Muita gente insiste em crer que a cultura é uma virgem imaculada que nunca sofreu assédio e nunca se corrompeu.
Ela sofre interferências que não podem ser vistas necessariamente como "inocentes". Em muitos casos, a cultura é corrompida e deturpada ao sabor de interesses escusos envolvidos.
Quando se fala em Culturalismo conservador, muitos, levando ao pé da letra as escolhas temáticas do sociólogo Jessé Souza, acabam vendo uma "guerra cultural" sem cultura, restrita a aspectos relacionados à Economia, Educação e, principalmente, Política.
Há muitos tabus nos debates culturais.
Fala-se tanto em "combater o preconceito", mas aqueles que mais pregam esta postura são os primeiros a manifestar os piores e preocupantes preconceitos.
É tanto preconceito que eu criei o termo irônico "sociedade sem preconceitos, mas bastante preconceituosa".
É tanto e mais preconceito do que se pode imaginar, que um livro como Esses Intelectuais Pertinentes... é boicotado por muitos por que pensam ser um desperdício.
Têm medo de gastar míseros R$ 50 e tantos, mais o frete, para adquirir o livro, mas com quantias superiores torram o dinheiro com livros mais supérfluos, de ficções medievais e auto-ajudas de quinta categoria.
Por que isso?
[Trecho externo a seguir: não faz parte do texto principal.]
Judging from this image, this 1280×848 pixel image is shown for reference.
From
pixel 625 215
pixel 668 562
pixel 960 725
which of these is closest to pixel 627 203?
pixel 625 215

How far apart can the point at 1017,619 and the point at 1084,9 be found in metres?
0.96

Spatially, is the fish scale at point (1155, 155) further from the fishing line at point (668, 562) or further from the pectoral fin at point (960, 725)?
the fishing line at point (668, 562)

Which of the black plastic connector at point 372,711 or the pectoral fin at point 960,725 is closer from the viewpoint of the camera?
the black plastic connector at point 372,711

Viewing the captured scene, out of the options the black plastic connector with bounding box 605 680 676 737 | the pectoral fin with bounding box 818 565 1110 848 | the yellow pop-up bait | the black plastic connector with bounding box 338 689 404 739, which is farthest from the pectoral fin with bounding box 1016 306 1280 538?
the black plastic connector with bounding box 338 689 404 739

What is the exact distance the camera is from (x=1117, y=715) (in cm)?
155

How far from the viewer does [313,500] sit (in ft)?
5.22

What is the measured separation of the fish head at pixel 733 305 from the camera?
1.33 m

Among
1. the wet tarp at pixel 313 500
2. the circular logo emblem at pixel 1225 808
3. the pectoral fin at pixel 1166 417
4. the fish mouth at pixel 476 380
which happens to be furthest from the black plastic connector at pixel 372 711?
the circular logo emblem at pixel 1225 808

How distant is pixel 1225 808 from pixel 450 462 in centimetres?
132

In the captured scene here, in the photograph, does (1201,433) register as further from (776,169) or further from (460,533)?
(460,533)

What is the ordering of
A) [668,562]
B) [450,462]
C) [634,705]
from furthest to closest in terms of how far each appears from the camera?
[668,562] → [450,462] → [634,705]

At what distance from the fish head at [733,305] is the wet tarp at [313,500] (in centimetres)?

Porque existe a ilusão de que tudo está às mil maravilhas, que o Brasil está culturalmente ótimo, só porque tem ofertas e espaços para tudo que é manifestação artístico-cultural.
O quadro de cultura não se mede por essas ofertas. Em tese, há espaço e manifestação para tudo, mas é sempre o pior que se destaca mais.
As vozes mais relevantes de certa forma são discriminadas, seja por falta de visibilidade, seja pelo boicote ou indiferença dados aos espaços de maior projeção.
O crítico competente mas complacente acha que o Brasil está "culturalmente saudável" por dois motivos.
Um é que ele está iludido com a esperança de que, havendo ofertas de qualquer expressão cultural - "basta ir procurar e, depois, achar" - , parece que o Sol cultural nasce para todos.
Claro que ele pode pensar assim, baseado no seu solipsismo. Se for lançado, por exemplo, um disco raríssimo de Nina Simone, o bom crítico tem condições de comprar.
Ele até escreve coisas maravilhosas e textos muito bons dos grandes músicos. Ou o mesmo se ele for jornalista de teatro, cinema e literatura. Mas passa pano, a pretexto da "imparcialidade" e da intenção de evitar conflitos, na mediocridade artística existente.
Mas o bom crítico pode comprar discos raros de jazz, de música brasileira mais antiga, pode completar a discografia de Miles Davis até sem sair de casa, comprando pela Internet e pagando pelo cartão.
O problema é que, para o brasileiro comum, só resta o ídolo medíocre que o bondoso crítico musical fica passando pano, num ato até de boa-fé, diferente da má-fé da intelectualidade "bacana".
O brasileiro comum vai ouvir o "zé da pisada" ou o "MC Pereba" que o crítico musical, bondosamente, resenhou movido pela Espiral do Silêncio, vendo "qualidades" na "esforçada" obra que faz os especialistas em MPB autêntica torcerem o nariz.
E aqui vemos a injustiça.
Claro que existe a segmentação cultural, que divide as pessoas conforme as afinidades culturais.
Mas a coisa está indo ao extremo, com a segmentação imposta pelo poder econômico.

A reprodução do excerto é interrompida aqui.